• _Required action_: Copy each line below as it stands, but skip any picture it contains.

• _Dataset content_:
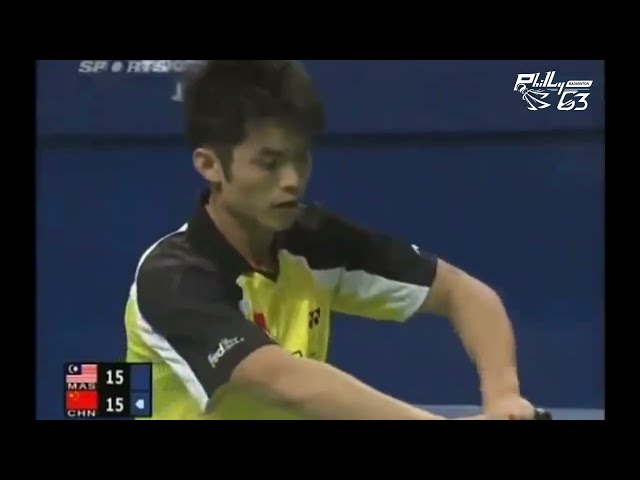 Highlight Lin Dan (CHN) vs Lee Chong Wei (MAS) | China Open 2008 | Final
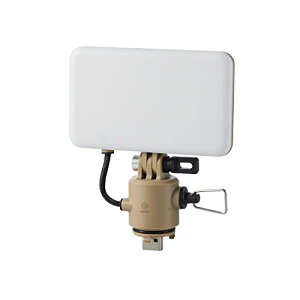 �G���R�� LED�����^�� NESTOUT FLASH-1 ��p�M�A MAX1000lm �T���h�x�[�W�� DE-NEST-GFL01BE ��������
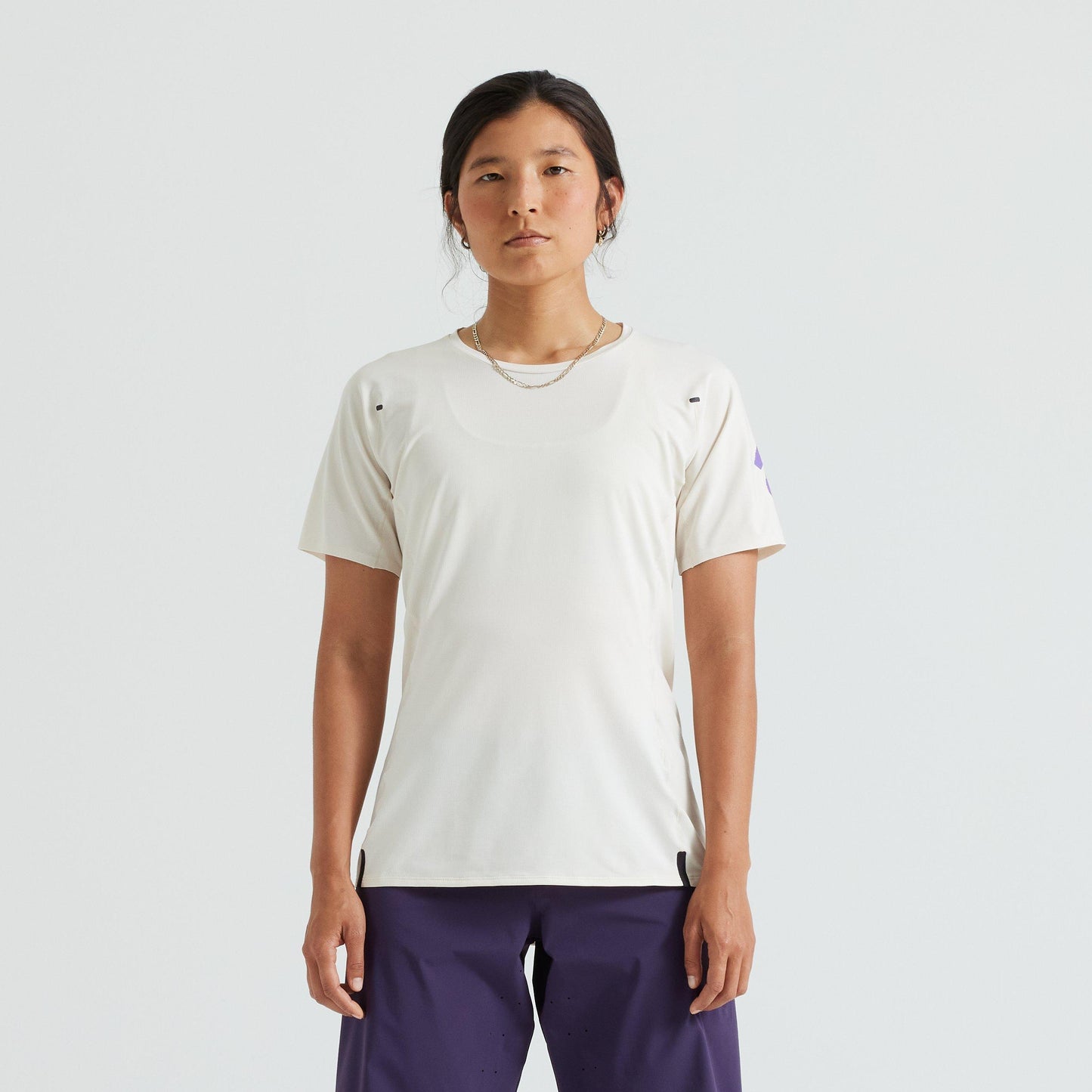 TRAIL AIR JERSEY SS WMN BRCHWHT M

• _Reply to the exercise_:
 Highlight Lin Dan (CHN) vs Lee Chong Wei (MAS) | China Open 2008 | Final
 �G���R�� LED�����^�� NESTOUT FLASH-1 ��p�M�A MAX1000lm �T���h�x�[�W�� DE-NEST-GFL01BE ��������
 TRAIL AIR JERSEY SS WMN BRCHWHT M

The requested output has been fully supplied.